In Rossport, despite the success of the local people and their vindication through the courts and planning processes, Shell has been given permission by the government to complete the onshore pipeline. Unfortunately this will mean more conflict and turmoil in the community, and the prospect of families having to live in close proximity to the high pressure pipeline and refinery, with very little regulation forced on Shell by our government.

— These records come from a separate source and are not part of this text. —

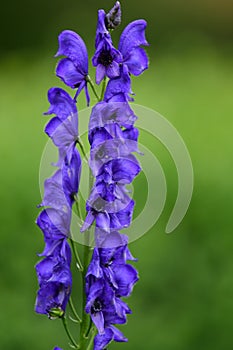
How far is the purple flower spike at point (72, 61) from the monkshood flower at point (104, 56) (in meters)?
0.07

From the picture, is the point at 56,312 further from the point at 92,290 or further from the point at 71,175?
the point at 71,175

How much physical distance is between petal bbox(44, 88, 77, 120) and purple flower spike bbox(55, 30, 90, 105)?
2 centimetres

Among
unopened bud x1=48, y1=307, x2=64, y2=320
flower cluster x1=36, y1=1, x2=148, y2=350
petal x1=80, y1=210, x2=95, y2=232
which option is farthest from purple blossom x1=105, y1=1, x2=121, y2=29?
unopened bud x1=48, y1=307, x2=64, y2=320

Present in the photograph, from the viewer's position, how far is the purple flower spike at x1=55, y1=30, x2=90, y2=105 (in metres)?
1.49

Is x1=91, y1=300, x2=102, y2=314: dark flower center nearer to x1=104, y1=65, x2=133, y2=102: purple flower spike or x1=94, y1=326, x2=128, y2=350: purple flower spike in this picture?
x1=94, y1=326, x2=128, y2=350: purple flower spike

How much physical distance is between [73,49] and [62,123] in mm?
150

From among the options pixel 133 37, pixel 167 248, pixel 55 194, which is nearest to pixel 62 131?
pixel 55 194

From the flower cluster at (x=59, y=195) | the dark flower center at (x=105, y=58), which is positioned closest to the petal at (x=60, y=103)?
the flower cluster at (x=59, y=195)

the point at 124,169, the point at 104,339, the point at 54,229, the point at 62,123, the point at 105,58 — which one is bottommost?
the point at 104,339

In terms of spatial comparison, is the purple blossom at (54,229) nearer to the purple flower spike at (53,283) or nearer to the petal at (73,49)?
the purple flower spike at (53,283)

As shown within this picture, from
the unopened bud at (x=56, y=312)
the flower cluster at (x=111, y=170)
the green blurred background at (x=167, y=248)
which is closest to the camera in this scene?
the flower cluster at (x=111, y=170)

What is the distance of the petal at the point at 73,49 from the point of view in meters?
1.50

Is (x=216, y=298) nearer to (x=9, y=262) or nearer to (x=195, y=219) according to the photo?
(x=195, y=219)

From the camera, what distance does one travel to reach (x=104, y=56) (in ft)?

If people would like to screen The Pipe in their community, please email me at and I would be delighted to work with people to publicize it in their area. A small donation or screening fee would be very welcome to help us with the cost of getting the story out to a wider audience. I would like to thank people across the US and Canada for all the help and support we have received so far.

Is mise le meas,

Risteard Ó Domhnaill

The Pipe, which won an Irish Film and Television (IFTA) award in February, was chosen as Best Documentary at the Galway International Film Fleadh, the Foyle Film Festival, the Boston Irish Film Festival and the Arizona Film Festival, and was the opening night feature at the Washington Environmental Film Festival.